Directions for this task | A single stretch of the material below is to be transcribed exactly, starting at the line with "I Aint Gon Hold U by Trey Dilla" and ending after the line with "Pregnancy to Podium: My".
START Data under study
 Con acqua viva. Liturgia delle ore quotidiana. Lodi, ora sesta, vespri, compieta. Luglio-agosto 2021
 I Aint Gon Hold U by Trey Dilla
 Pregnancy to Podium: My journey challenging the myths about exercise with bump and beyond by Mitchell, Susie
END Data under study
START Data under study
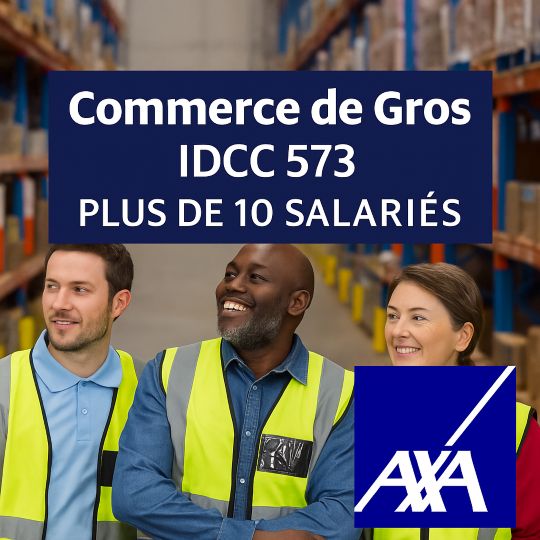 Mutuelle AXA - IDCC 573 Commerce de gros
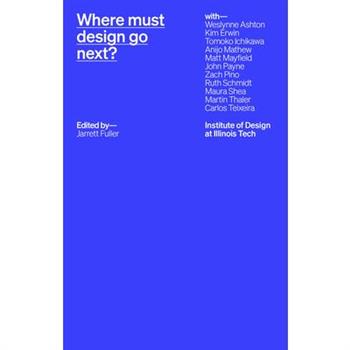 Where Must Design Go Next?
END Data under study
START Data under study
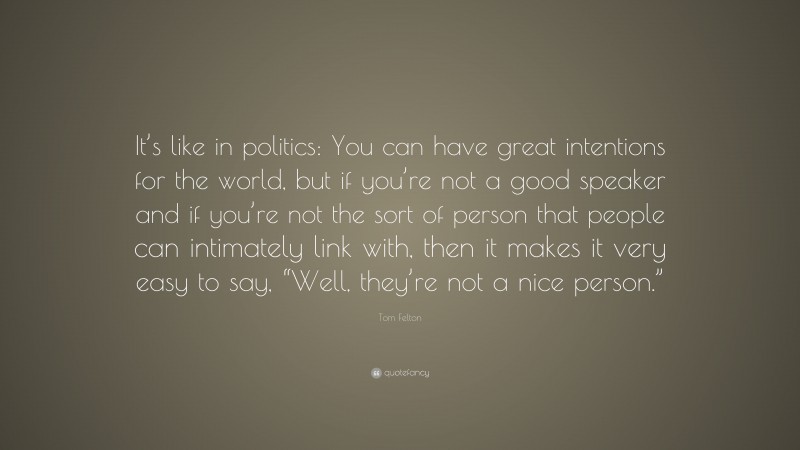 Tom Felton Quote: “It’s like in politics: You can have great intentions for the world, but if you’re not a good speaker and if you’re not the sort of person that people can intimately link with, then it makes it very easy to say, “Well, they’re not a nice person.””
END Data under study
Final answer |
 I Aint Gon Hold U by Trey Dilla
 Pregnancy to Podium: My journey challenging the myths about exercise with bump and beyond by Mitchell, Susie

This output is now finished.